Ela abaixouse, olhando para o chão.
Não me apaixonei por ela à primeira vista, nem à segunda. Só sentia pena. Era óbvio que algum patife tinha enganado a menina inocente e a tinha abandonado. Ela não podia ficar sozinha com a criança. Decidi então oferecer-lhe um quarto na minha república estudantil. No começo recusou, talvez com medo, mas acabou por aceitar, porque viver na rua com a menina não era opção.
Passámos a viver como vizinhos. Ela fazia-me refeições, lavava a roupa. Eu trocava turnos. Ela cuidava da Catarina, que não tem problemas de saúde. Talvez tenha herdado o jeito do pai. Olívia nunca foi assim; só depois de seis meses vivemos como uma família de verdade.
Há dois anos, Olívia adoeceu. Lutámos o melhor que pudemos, mas há meio ano ela faleceu. Um mês antes, adotei a Catarina para que não fosse para a instituição. Ela ainda me chama de tio.

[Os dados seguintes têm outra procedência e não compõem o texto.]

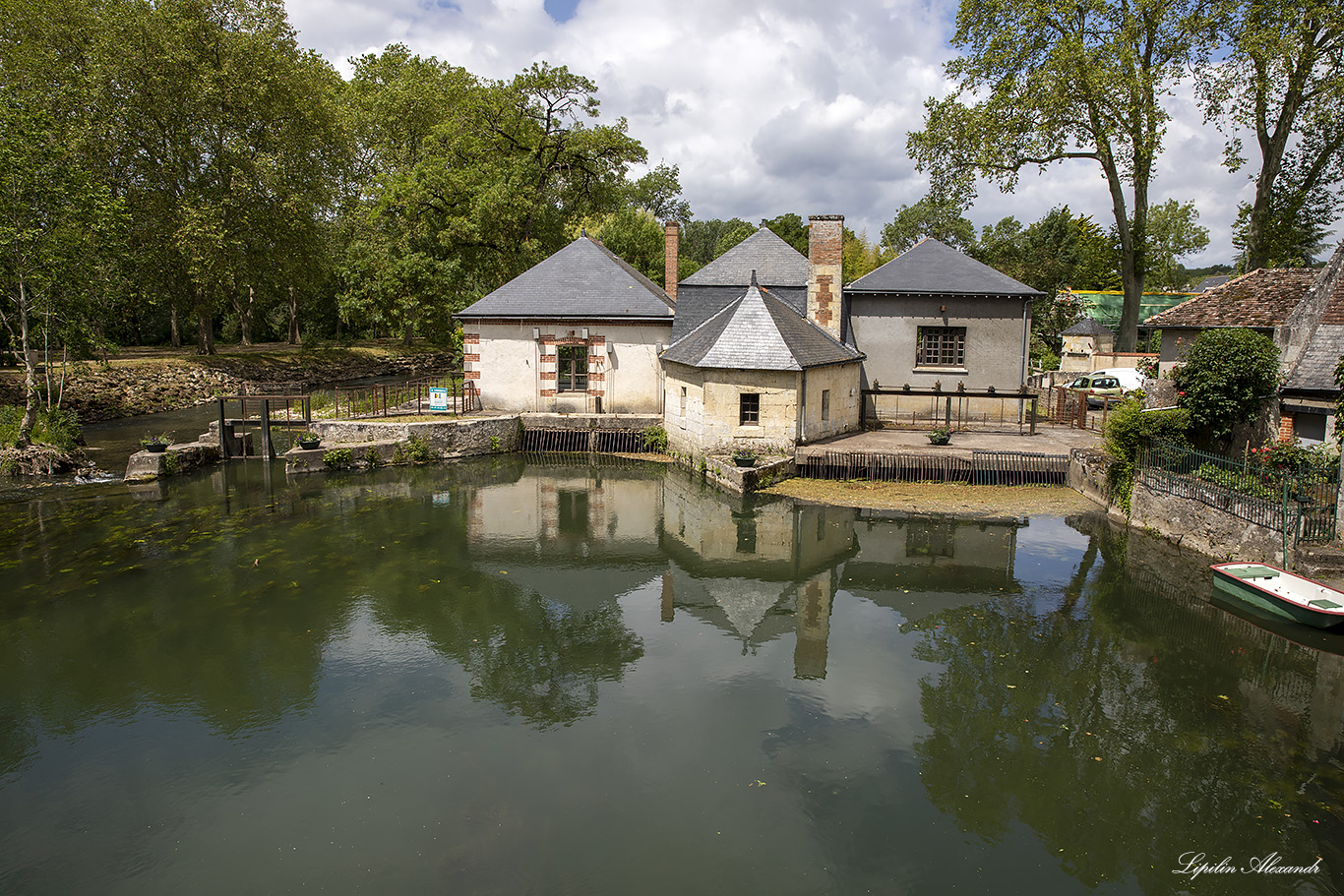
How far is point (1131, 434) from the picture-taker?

Olívia era muito honesta e contou que o pai biológico a tinha abandonado. Discutimos feio, ficámos uma semana sem falar. Ela foi a primeira a se aproximar e explicou que, desde pequena, vivia em família de acolhimento e não sabia nada sobre o pai. Quando a expulsaram dos 18 anos do apartamento que lhe foi atribuído pelo Estado, jurou que só diria a verdade.
António chegou ajudando-me. Pascoal achoume um bom emprego, pagam bem em euros. Mas a Catarina não pode ficar sozinha. Posso levála comigo? Não quero deixála para trás. Podem cuidar dela enquanto eu estou fora? Dizerlhe que é um sacrifício olhou para os pais com esperança.
Miguel e Teresa trocaramse um olhar e responderam juntos:
Claro que sim, fica aqui. Só deixaa connosco por uma semana, que ela se acostume. Não a jogues direto ao mar, senão vai ficar triste.
Assim decidiram.
Catarina foi se acostumando ao avô e à avó. Alimentava as galinhas, ajudava Teresa. Tinha medo do avô Misho até ele lhe dar um enorme urso de peluche. Ela adorou o bicho, abraçandoo repetidamente.
O avô Misha está aqui, e agora o urso Misu também dizia ela.
Quando a filha de Teresa aparecia com a netinha, não precisava de babá; brincavam juntas e passeavam de carrinho.
Três meses depois, António voltou da viagem de trabalho e Catarina foi a primeira a vêlo. Gritou:
Vovô, avó, o papá chegou! Viva! e correu ao abraço dele.
Os adultos choraram. Catarina finalmente viu a família que sempre procurou.